───── Data

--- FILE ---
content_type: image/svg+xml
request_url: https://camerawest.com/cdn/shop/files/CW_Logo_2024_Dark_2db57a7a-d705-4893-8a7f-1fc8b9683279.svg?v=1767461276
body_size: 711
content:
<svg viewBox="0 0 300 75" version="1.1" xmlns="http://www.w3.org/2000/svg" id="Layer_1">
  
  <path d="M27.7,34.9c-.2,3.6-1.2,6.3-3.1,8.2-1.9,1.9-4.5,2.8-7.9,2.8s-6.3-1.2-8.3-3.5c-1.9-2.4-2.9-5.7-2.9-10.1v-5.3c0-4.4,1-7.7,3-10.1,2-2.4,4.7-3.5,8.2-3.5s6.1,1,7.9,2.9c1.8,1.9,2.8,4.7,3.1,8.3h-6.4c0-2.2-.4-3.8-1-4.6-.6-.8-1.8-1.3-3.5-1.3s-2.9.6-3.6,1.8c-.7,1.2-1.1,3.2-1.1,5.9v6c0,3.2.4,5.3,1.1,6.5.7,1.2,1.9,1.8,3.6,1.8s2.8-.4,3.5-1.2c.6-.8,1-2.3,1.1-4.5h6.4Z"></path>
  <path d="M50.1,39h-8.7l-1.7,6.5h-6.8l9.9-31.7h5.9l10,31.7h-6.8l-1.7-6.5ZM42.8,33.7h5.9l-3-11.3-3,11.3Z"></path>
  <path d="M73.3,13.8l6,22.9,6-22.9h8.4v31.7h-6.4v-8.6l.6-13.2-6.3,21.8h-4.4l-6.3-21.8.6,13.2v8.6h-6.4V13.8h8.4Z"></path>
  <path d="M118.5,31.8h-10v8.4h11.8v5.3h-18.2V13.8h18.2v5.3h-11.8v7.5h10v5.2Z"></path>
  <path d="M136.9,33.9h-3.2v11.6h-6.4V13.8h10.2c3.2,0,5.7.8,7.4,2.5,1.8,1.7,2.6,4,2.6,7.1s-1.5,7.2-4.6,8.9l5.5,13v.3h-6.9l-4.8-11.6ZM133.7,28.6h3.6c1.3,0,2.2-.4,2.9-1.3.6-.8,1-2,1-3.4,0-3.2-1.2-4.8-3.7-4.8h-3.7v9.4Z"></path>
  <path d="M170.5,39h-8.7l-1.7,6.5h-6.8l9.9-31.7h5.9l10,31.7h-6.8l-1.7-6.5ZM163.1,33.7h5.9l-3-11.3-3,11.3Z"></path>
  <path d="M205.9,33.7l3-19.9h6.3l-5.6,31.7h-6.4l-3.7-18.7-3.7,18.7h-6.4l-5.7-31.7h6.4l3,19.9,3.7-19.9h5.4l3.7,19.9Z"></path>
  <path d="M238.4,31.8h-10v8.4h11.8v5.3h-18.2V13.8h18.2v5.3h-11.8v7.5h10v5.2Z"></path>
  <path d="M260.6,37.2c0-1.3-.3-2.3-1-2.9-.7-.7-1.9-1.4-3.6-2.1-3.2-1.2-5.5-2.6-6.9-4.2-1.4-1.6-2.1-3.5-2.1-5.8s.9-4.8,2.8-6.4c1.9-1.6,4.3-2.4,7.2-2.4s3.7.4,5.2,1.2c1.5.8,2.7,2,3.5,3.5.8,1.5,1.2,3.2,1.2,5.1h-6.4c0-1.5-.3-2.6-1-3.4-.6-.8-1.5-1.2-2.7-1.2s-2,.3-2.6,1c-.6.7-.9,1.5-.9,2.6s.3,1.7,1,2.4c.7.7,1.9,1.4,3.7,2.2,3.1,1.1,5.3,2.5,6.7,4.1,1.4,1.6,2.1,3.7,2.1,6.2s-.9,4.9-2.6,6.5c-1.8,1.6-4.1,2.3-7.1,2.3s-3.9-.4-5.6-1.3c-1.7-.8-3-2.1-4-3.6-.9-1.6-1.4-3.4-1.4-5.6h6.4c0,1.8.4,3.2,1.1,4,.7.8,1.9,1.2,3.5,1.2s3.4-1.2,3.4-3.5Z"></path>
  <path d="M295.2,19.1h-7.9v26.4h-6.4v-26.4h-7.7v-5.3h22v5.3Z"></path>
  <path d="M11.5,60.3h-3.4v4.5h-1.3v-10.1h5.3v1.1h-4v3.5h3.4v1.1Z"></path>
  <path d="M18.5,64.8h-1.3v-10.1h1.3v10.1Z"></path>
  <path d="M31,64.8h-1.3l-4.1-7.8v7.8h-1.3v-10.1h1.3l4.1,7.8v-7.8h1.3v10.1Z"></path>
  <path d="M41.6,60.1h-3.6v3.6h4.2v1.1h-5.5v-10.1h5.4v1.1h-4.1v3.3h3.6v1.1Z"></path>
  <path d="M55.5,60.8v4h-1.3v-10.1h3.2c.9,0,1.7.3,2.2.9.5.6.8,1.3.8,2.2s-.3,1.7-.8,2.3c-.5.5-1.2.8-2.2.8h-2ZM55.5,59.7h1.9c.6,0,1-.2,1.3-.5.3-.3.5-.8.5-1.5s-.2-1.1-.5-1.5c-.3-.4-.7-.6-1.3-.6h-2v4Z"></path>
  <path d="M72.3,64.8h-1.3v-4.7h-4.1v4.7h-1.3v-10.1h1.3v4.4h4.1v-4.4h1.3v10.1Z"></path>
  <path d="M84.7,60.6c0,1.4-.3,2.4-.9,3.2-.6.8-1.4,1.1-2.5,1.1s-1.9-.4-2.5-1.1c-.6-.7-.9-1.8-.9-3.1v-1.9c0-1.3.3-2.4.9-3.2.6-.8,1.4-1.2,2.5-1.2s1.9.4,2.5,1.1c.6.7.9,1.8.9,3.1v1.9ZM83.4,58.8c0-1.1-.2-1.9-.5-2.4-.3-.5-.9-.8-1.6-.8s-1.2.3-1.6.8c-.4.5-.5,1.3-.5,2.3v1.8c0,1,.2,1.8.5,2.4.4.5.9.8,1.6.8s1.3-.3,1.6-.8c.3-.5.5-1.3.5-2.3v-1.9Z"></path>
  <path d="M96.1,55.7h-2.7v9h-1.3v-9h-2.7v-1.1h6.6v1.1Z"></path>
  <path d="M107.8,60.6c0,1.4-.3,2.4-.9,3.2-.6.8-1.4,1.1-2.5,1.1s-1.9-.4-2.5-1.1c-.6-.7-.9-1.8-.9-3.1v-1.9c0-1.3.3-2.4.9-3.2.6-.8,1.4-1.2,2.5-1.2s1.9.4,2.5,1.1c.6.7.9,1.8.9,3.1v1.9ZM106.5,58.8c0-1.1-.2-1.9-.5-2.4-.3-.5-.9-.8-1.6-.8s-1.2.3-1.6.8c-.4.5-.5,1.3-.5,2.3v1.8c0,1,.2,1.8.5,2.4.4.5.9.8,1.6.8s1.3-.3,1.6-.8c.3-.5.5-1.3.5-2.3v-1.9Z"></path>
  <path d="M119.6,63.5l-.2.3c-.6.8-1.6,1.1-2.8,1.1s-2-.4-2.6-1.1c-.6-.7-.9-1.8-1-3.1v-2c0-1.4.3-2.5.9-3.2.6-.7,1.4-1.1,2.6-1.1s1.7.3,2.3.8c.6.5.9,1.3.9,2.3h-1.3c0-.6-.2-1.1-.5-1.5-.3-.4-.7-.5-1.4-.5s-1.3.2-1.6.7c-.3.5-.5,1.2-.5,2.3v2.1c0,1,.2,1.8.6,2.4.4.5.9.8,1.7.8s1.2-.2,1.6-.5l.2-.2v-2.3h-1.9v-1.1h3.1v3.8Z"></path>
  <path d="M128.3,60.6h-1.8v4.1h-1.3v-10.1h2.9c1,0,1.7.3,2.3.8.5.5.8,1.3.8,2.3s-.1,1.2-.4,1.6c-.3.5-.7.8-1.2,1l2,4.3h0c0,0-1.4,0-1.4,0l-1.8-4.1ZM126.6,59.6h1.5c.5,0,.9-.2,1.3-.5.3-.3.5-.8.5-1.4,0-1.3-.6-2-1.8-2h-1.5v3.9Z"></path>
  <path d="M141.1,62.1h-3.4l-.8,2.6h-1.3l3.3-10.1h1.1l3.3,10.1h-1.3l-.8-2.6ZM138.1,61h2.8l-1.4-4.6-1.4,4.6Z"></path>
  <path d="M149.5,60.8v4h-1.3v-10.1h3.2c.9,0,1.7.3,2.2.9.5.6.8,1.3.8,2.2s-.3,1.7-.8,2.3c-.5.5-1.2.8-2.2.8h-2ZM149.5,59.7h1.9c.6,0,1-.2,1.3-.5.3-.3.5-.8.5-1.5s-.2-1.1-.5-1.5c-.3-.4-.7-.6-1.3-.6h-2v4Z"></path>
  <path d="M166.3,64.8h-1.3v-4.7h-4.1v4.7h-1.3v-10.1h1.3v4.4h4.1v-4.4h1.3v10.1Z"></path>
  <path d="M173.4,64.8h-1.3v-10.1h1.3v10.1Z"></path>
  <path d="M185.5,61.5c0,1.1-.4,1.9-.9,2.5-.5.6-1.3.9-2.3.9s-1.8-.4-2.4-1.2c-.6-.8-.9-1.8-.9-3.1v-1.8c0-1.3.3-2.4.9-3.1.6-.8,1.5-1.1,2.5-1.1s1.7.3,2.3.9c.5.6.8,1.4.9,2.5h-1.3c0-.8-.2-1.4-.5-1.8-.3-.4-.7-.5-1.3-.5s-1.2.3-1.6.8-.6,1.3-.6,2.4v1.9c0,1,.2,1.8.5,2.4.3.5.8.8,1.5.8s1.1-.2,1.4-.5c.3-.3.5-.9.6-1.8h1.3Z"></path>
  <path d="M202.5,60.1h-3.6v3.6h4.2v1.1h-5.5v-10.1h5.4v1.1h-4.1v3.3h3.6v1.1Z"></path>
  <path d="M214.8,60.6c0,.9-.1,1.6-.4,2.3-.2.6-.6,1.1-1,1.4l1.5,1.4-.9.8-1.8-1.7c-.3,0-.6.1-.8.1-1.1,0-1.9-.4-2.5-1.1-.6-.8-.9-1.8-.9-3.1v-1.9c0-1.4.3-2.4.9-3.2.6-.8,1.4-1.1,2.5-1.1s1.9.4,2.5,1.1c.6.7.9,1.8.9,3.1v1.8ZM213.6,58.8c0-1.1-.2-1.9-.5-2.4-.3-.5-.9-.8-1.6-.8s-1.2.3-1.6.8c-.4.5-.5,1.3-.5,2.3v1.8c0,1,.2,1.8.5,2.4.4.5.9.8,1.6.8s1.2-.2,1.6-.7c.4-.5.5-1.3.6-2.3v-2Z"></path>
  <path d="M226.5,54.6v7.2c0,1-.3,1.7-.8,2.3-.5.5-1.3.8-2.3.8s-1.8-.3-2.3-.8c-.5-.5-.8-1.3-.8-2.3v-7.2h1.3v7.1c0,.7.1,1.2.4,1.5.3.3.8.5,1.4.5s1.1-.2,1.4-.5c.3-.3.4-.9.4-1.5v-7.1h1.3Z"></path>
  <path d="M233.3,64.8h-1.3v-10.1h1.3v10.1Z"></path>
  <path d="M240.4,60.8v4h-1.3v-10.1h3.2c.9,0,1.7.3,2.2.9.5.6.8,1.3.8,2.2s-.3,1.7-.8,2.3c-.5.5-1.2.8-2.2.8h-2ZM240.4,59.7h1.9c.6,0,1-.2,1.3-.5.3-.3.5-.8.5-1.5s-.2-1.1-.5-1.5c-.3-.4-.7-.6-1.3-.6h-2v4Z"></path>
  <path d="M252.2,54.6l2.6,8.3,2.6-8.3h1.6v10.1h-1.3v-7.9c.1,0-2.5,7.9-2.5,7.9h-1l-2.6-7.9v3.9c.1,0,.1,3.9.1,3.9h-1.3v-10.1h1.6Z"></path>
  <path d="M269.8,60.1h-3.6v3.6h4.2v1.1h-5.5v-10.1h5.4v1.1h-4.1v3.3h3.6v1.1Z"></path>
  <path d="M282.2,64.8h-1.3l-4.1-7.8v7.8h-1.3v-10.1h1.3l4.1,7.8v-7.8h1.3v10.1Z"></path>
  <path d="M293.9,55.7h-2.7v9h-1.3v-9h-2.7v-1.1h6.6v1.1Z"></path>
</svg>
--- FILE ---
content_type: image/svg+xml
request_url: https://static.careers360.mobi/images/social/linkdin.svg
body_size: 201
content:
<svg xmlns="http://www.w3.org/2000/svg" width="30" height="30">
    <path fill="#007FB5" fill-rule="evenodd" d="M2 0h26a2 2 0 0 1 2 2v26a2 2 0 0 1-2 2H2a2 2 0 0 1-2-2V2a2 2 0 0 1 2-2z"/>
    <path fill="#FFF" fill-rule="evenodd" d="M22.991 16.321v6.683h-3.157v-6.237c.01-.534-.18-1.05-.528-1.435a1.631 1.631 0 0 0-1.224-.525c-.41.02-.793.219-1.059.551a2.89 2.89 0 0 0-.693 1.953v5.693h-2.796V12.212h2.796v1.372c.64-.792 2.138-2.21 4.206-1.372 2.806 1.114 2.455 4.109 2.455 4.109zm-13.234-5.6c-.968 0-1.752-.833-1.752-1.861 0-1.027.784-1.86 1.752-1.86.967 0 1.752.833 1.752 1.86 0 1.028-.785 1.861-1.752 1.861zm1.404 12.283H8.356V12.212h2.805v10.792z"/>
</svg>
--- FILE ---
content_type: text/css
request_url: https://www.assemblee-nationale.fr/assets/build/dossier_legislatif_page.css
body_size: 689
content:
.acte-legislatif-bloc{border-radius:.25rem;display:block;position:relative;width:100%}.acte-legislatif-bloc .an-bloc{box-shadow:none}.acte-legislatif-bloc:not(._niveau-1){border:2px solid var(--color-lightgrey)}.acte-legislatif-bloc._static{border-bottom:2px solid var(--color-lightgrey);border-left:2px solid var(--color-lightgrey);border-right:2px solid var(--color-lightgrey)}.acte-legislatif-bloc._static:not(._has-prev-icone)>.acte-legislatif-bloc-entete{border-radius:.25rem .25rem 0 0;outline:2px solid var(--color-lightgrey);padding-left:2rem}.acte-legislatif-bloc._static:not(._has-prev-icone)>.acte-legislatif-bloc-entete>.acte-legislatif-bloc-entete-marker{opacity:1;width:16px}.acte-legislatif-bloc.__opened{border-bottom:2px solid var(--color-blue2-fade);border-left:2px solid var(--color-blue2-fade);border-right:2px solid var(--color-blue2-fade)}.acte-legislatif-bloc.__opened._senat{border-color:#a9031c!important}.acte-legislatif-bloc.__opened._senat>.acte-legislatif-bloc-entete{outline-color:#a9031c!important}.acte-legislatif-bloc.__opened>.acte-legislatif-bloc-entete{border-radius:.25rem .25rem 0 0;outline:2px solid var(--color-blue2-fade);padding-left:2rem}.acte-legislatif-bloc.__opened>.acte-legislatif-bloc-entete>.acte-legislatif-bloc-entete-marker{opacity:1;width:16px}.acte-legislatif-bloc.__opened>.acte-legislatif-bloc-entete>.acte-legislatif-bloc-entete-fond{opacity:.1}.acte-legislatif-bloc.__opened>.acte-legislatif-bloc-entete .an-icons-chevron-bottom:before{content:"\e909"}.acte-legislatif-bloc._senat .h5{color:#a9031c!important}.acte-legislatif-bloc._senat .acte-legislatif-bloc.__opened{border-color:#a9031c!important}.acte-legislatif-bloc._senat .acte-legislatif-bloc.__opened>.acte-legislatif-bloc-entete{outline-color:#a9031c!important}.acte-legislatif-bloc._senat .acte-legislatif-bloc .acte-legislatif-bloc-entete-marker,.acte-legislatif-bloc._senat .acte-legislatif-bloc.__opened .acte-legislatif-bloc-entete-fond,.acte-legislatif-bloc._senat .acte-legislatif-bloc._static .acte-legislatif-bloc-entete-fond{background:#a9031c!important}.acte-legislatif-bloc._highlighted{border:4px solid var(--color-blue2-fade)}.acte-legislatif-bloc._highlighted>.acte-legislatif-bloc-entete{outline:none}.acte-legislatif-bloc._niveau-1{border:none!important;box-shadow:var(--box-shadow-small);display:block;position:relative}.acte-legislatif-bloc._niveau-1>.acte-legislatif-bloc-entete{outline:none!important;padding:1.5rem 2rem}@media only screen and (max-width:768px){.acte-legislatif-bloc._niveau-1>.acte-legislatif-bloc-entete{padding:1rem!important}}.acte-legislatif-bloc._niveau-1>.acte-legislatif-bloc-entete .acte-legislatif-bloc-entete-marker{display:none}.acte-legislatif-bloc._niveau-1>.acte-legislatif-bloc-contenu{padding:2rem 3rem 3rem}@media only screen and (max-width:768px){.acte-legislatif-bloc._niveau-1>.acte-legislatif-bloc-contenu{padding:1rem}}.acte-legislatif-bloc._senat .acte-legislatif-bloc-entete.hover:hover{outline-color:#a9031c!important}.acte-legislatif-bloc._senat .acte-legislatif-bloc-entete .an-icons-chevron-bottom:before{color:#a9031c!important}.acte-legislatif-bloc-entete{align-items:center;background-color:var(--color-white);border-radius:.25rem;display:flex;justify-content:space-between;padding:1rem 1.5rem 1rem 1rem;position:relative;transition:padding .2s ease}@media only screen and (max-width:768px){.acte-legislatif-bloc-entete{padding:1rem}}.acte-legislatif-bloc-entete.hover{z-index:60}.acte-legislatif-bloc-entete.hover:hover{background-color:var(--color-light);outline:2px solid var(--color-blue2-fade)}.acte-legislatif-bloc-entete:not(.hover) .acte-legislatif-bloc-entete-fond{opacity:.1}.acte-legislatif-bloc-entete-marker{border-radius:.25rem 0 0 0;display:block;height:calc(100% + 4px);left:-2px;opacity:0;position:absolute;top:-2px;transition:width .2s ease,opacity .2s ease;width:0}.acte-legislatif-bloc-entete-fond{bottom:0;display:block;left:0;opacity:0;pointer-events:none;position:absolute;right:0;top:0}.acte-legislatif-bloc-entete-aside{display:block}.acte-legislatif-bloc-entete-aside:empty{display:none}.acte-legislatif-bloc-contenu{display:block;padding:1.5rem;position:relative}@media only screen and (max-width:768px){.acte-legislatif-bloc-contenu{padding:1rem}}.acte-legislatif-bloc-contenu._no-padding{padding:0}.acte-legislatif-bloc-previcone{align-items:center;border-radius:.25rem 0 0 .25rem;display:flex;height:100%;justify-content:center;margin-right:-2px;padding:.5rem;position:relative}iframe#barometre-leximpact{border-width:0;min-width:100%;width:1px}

──────────

• **Work to complete**:
A single figure must be given: how many lines of the records above include the string "fill".

• **Result for this exercise**:
2